• [EXERCISE]:
Reproduce all of the material below word for word, leaving the pictures out.

[Scene question material]
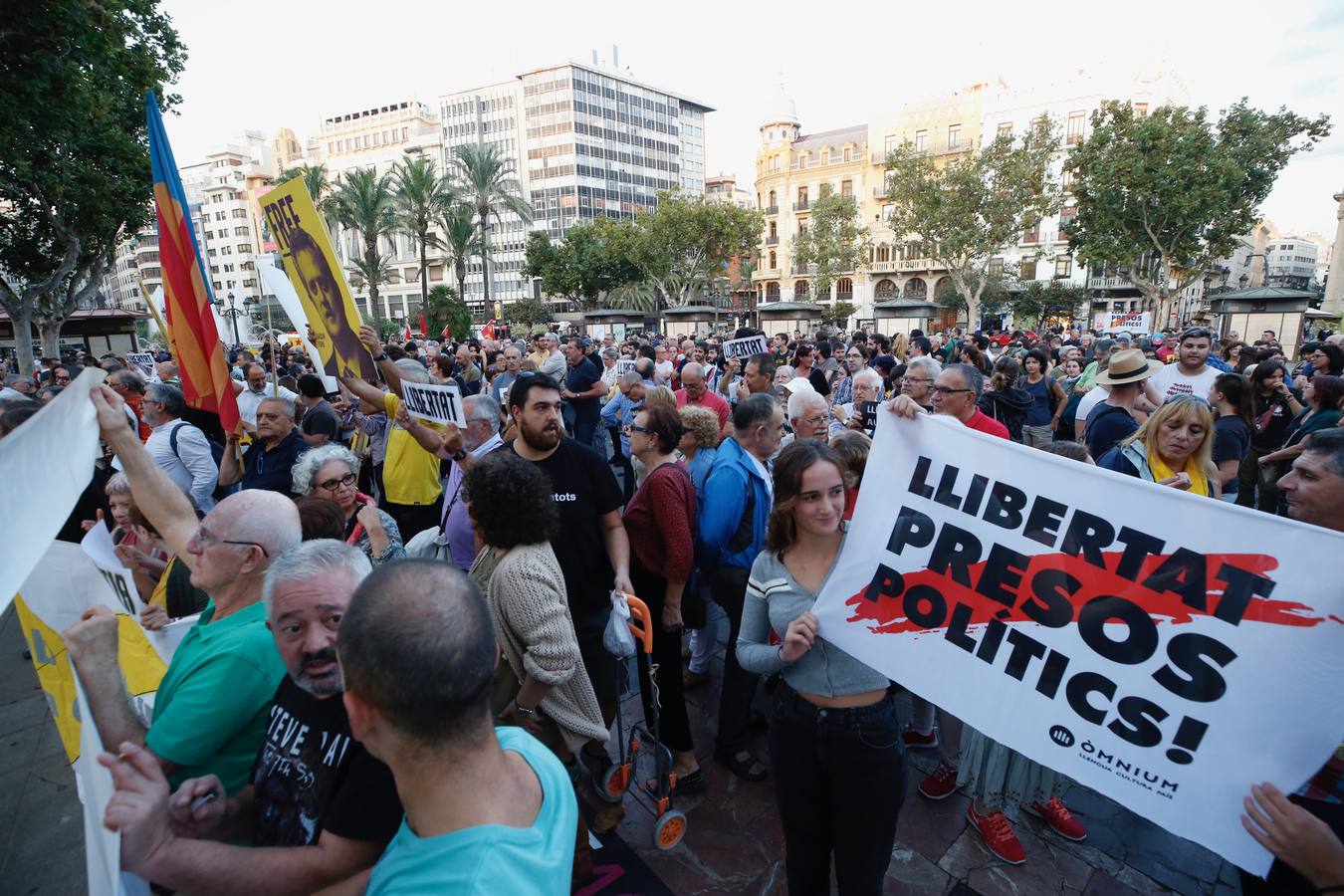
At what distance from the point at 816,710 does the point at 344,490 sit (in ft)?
8.75

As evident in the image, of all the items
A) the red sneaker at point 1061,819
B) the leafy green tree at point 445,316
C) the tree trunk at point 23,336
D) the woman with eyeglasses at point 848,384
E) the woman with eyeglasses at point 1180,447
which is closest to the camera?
the red sneaker at point 1061,819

• [EXERCISE SOLUTION]:
At what distance from the point at 816,710 does the point at 344,490 sit (in ft)?
8.75

As evident in the image, of all the items
A) the red sneaker at point 1061,819
B) the leafy green tree at point 445,316
C) the tree trunk at point 23,336
D) the woman with eyeglasses at point 848,384
E) the woman with eyeglasses at point 1180,447
which is closest to the camera?
the red sneaker at point 1061,819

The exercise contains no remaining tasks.